IL TUO COMPITO – Ricopia fedelmente le righe dei record dalla riga che contiene "What is the spacing" fino alla riga che contiene "22562 millimetres", comprese entrambe.

---------------

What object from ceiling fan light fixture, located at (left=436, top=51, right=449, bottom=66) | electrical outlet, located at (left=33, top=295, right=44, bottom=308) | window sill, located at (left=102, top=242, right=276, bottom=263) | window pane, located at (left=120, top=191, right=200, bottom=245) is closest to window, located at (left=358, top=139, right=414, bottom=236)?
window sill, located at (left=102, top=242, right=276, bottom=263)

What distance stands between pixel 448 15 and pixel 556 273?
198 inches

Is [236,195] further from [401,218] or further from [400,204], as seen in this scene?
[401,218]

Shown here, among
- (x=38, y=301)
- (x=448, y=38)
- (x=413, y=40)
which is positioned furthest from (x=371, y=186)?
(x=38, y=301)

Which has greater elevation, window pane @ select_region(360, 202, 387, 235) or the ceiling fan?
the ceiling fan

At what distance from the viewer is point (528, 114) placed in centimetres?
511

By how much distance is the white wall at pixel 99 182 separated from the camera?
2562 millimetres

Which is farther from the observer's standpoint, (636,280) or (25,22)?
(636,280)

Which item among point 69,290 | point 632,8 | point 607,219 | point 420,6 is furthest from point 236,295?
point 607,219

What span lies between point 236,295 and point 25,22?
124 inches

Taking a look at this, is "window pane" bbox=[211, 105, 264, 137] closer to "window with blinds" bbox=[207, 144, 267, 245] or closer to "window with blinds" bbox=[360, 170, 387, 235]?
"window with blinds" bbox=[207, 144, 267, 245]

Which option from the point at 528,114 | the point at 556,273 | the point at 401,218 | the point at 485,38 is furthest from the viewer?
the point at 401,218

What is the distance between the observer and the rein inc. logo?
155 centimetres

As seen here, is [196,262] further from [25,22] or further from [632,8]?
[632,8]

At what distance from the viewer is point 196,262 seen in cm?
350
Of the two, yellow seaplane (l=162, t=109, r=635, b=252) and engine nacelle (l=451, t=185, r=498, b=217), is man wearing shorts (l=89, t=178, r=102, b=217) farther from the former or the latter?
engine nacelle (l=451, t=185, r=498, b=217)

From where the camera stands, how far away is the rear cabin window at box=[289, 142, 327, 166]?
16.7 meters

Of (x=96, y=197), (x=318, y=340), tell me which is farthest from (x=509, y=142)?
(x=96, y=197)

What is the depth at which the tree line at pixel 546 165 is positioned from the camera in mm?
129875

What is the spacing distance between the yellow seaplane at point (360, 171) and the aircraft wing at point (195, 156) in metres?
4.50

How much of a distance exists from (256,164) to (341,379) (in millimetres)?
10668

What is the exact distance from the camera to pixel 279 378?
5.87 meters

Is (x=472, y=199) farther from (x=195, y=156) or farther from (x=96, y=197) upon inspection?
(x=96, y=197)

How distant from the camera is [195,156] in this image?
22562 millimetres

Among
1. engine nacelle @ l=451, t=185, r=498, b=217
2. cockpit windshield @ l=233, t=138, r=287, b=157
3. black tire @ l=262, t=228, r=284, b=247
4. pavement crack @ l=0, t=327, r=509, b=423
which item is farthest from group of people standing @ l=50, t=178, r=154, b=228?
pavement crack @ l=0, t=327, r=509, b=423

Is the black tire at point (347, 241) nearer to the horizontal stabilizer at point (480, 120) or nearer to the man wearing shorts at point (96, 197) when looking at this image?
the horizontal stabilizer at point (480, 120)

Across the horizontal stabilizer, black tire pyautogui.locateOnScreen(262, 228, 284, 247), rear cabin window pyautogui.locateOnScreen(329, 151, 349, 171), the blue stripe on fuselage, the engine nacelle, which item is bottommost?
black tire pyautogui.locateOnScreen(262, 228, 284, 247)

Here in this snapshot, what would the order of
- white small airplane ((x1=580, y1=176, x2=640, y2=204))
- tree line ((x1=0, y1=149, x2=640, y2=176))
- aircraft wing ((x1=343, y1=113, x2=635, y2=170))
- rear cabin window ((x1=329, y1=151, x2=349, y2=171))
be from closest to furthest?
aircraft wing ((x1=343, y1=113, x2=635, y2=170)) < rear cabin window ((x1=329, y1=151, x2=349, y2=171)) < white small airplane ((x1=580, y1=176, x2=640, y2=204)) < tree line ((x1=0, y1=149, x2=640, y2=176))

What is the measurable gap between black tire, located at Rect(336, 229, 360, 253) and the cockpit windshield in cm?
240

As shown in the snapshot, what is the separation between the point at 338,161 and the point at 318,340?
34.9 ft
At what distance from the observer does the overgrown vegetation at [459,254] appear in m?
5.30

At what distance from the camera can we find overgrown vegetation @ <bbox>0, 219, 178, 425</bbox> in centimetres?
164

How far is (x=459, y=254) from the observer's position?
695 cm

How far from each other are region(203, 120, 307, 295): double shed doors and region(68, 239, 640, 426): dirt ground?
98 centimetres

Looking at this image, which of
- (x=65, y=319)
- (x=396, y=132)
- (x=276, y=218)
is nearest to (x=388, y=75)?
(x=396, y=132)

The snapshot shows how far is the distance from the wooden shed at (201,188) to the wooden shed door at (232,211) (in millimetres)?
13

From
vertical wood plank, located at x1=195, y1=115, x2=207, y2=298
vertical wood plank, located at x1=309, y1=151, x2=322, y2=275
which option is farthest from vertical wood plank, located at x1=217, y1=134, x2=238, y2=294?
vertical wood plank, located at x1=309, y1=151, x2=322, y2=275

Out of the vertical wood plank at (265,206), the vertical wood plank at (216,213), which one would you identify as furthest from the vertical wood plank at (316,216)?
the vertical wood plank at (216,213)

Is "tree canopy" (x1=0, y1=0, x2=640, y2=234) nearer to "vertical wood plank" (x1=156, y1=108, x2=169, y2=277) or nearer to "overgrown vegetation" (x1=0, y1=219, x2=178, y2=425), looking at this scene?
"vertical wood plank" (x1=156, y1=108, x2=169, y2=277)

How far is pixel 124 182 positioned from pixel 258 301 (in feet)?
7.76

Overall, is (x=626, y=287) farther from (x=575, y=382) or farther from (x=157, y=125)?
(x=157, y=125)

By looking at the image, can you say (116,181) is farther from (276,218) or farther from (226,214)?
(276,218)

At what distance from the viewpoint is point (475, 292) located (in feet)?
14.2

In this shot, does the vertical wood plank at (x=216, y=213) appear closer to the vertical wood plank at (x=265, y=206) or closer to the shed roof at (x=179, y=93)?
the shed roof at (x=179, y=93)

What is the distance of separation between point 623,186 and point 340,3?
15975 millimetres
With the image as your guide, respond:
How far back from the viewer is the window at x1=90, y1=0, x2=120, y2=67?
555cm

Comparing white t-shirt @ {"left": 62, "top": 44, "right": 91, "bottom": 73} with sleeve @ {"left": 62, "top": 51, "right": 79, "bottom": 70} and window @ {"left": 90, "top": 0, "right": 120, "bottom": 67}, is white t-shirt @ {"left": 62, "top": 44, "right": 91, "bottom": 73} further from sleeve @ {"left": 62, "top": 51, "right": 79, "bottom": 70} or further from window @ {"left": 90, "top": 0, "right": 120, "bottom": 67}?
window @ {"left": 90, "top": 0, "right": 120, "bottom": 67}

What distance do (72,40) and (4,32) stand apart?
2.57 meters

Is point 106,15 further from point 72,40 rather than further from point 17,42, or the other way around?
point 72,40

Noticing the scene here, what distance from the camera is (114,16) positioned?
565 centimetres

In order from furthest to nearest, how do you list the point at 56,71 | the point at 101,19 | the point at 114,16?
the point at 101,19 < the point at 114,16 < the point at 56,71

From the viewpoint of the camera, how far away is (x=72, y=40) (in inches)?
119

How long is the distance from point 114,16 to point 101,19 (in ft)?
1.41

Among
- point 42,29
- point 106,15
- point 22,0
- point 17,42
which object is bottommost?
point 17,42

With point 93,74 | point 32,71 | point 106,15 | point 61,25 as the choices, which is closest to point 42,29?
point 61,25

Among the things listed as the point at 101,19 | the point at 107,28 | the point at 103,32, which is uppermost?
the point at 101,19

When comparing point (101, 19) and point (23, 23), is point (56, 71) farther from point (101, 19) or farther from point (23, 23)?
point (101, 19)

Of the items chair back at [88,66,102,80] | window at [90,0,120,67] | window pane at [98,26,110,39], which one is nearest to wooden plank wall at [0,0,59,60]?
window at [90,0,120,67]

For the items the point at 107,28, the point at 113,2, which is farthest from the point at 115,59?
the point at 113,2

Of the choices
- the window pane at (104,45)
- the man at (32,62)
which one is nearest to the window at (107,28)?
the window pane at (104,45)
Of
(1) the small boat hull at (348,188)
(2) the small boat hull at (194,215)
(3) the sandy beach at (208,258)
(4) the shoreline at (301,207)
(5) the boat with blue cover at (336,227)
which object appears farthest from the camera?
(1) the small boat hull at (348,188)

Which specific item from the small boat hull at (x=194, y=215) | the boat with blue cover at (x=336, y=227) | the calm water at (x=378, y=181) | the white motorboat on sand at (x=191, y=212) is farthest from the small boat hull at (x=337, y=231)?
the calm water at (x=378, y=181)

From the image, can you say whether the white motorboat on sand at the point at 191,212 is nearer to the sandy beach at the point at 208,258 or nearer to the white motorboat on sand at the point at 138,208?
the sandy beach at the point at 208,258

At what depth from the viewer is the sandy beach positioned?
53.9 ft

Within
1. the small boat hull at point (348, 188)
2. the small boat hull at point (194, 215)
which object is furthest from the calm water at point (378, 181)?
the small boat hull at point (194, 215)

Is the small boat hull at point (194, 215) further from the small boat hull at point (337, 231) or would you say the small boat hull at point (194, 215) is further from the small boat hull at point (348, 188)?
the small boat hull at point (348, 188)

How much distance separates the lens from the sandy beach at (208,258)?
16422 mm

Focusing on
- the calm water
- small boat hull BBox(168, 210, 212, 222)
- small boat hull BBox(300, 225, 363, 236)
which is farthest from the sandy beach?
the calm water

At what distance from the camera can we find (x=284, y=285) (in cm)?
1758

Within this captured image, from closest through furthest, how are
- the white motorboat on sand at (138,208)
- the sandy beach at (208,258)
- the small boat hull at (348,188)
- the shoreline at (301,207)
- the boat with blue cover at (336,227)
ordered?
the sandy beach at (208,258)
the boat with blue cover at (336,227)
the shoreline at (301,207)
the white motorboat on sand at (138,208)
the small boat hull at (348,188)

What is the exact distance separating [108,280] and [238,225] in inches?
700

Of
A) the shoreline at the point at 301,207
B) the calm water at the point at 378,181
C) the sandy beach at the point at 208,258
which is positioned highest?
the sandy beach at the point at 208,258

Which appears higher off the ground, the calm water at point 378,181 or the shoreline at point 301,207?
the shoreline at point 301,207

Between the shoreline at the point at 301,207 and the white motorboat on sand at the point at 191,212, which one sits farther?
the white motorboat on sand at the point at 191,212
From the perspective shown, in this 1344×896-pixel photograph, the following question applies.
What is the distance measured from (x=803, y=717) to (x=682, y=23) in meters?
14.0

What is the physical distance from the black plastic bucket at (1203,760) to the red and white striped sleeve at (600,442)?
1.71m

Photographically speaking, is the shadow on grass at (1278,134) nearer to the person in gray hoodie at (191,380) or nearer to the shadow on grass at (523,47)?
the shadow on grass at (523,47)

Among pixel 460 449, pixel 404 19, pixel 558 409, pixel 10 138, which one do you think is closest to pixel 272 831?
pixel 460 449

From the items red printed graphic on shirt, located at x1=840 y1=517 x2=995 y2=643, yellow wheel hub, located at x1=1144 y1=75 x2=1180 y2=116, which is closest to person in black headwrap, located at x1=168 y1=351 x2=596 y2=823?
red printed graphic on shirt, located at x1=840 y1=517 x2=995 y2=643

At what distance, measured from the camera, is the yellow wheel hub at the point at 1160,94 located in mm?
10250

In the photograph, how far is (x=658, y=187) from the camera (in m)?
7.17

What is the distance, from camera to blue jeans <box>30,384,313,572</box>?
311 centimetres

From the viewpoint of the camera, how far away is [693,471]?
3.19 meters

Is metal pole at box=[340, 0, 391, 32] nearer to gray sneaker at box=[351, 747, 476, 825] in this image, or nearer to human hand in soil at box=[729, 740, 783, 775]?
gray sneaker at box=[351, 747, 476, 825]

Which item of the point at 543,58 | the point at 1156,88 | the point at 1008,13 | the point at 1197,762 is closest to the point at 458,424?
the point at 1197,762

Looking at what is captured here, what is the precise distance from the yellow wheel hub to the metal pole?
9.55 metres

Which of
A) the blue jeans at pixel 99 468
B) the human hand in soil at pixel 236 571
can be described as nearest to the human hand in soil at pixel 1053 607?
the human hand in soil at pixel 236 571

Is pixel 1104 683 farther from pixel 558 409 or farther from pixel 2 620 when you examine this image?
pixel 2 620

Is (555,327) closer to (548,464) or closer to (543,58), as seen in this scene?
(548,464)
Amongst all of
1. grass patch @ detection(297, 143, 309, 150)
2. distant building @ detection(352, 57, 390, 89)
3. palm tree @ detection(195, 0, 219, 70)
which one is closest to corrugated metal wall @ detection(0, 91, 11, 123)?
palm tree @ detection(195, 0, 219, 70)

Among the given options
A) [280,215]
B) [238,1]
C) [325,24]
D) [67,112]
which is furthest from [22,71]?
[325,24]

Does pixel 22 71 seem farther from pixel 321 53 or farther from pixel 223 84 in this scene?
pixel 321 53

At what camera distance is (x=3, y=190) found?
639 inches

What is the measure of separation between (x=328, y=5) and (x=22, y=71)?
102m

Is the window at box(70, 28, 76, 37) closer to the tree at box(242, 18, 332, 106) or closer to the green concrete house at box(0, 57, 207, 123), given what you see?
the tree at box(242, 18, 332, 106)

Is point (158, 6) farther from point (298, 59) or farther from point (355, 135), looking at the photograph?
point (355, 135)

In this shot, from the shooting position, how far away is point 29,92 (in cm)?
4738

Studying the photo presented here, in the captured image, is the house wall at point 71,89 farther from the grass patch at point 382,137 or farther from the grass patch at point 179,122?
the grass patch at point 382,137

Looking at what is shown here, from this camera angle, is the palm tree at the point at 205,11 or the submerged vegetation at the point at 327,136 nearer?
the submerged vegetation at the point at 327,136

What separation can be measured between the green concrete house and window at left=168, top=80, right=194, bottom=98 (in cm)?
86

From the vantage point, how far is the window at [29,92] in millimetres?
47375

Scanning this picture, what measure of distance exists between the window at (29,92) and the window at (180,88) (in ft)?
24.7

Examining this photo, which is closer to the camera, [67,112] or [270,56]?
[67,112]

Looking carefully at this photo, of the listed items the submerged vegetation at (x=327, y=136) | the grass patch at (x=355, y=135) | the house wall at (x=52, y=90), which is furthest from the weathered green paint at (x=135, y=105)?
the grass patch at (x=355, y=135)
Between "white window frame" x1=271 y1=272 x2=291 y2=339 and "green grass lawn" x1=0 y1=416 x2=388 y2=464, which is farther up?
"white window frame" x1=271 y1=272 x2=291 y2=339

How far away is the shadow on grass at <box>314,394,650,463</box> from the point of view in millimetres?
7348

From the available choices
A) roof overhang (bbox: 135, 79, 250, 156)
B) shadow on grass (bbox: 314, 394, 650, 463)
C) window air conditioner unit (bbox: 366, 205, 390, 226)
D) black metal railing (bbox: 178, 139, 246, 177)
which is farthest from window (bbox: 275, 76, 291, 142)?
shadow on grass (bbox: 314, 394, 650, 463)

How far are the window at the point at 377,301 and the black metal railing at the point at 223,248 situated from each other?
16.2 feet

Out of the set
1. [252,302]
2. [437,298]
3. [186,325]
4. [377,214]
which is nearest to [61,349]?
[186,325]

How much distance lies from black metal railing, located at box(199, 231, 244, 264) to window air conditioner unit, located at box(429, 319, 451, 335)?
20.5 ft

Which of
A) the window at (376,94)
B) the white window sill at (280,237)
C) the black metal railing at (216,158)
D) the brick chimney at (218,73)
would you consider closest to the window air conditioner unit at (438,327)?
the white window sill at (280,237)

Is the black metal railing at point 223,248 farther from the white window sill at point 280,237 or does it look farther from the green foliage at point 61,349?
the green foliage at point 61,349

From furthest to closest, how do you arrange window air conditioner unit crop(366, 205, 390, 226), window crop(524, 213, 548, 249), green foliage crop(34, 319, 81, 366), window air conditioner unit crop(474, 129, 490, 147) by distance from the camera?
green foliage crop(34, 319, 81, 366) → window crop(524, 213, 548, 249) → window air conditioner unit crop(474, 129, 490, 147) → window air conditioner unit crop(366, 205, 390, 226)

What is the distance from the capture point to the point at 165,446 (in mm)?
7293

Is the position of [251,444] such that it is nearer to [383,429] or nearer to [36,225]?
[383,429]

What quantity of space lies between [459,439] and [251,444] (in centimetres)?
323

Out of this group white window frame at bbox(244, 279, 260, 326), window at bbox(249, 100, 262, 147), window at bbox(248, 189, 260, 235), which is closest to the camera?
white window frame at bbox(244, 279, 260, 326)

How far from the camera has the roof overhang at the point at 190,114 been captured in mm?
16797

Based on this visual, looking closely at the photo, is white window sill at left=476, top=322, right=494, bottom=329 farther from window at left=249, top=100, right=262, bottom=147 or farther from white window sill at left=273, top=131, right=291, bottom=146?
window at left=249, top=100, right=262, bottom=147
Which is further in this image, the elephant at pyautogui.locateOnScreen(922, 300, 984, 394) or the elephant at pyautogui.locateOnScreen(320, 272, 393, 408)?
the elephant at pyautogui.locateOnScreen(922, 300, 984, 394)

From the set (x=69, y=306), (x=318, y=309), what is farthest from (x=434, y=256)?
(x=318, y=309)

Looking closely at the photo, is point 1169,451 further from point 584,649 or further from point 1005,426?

---------------

RISPOSTA –
What is the spacing distance between the yellow seaplane at point (360, 171) and the aircraft wing at point (195, 156) in metres?
4.50

How much of a distance exists from (256,164) to (341,379) (in millimetres)?
10668

What is the exact distance from the camera to pixel 279 378?
5.87 meters

Is (x=472, y=199) farther from (x=195, y=156) or farther from (x=96, y=197) upon inspection?
(x=96, y=197)

How distant from the camera is [195,156] in this image?
22562 millimetres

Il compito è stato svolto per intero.